Una vez más, Urial se detuvo.

—Sí, así es.

—Entonces, ¿qué necesidad hay de acelerar las cosas?

—Tú entraste violentamente en mi torre. Me robaste propiedades, mataste esclavos míos y profanaste mi sanctasanctórum con tu impura presencia —replicó Urial con voz ronca—. Y está el asunto de la deuda de sangre que tienes con el templo. Un juramento hecho ante el Señor del Asesinato no puede ser negado.

—Una llamada de sangre se responde con carne hendida —dijeron los sacerdotes.

—Pero se trata de una deuda que tú invocaste contra mí —protestó Malus—, y como tal, puedes retirarla si lo deseas. Fui engañado...

La expresión de Urial denotó entonces desconcierto absoluto.

—Yo no invoqué la deuda de sangre —dijo—. Fue Nagaira.

Durante un momento, Malus no pudo hablar. Luchaba para aceptar lo que había dicho Urial y comprender la plena envergadura del engaño que habían levantado a su alrededor.
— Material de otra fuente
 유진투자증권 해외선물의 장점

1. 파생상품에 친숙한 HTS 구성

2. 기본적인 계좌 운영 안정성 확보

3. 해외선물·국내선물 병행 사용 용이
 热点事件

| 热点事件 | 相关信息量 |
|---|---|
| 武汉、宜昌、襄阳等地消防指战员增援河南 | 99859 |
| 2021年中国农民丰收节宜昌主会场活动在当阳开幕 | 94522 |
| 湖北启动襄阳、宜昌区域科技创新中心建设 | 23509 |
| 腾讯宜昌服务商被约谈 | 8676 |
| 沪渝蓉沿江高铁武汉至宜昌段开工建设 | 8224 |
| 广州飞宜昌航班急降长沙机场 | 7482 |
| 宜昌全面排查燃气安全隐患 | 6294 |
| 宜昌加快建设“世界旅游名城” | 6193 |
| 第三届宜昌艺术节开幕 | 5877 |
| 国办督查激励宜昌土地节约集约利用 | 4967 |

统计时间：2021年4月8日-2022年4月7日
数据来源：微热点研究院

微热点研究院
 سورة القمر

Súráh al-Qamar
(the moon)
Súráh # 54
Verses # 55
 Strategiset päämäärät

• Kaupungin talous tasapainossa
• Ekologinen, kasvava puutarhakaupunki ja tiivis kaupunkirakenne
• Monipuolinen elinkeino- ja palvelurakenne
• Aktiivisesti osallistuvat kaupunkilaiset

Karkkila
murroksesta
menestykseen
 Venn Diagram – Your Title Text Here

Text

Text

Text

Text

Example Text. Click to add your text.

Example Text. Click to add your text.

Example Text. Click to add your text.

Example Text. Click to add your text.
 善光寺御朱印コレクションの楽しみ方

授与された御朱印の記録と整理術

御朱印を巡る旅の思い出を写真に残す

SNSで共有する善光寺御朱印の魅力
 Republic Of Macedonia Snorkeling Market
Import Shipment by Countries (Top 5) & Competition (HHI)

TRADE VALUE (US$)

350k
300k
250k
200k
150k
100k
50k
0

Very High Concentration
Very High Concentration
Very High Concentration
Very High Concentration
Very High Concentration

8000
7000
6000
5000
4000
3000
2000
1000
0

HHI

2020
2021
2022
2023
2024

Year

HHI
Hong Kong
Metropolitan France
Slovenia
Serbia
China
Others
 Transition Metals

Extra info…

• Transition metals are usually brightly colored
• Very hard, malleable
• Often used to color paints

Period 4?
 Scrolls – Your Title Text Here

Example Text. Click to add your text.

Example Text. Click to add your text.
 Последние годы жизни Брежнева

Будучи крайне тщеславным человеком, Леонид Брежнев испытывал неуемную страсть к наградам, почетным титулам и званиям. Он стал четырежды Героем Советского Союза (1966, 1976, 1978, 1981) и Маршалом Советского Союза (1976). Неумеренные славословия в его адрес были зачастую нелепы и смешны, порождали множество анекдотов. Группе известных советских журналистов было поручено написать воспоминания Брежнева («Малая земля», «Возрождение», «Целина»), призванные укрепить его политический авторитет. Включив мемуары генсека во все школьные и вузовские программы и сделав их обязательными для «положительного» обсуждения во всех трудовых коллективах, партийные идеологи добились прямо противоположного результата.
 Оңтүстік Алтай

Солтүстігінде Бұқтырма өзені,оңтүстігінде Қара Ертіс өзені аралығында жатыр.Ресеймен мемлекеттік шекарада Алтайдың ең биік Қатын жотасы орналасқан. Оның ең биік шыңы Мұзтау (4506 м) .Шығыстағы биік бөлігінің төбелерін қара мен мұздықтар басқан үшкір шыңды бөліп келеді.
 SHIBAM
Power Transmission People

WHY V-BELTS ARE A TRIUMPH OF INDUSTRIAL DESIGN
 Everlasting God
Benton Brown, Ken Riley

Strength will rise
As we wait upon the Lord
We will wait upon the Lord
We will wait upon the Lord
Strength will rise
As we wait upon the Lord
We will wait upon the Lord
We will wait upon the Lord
—Madre Bendita —dijo para sí—, ha jugado conmigo a cada paso. Todo lo que dijo era mentira.

Urial asintió con gravedad.

—Es la costumbre de toda la carne: una senda de debilidad y engaño que se redime con la sangre del asesinato. —Avanzó al mismo tiempo que alzaba la daga—. Pronto conocerás la verdad, hermano. La bendición del acero borra todos los engaños.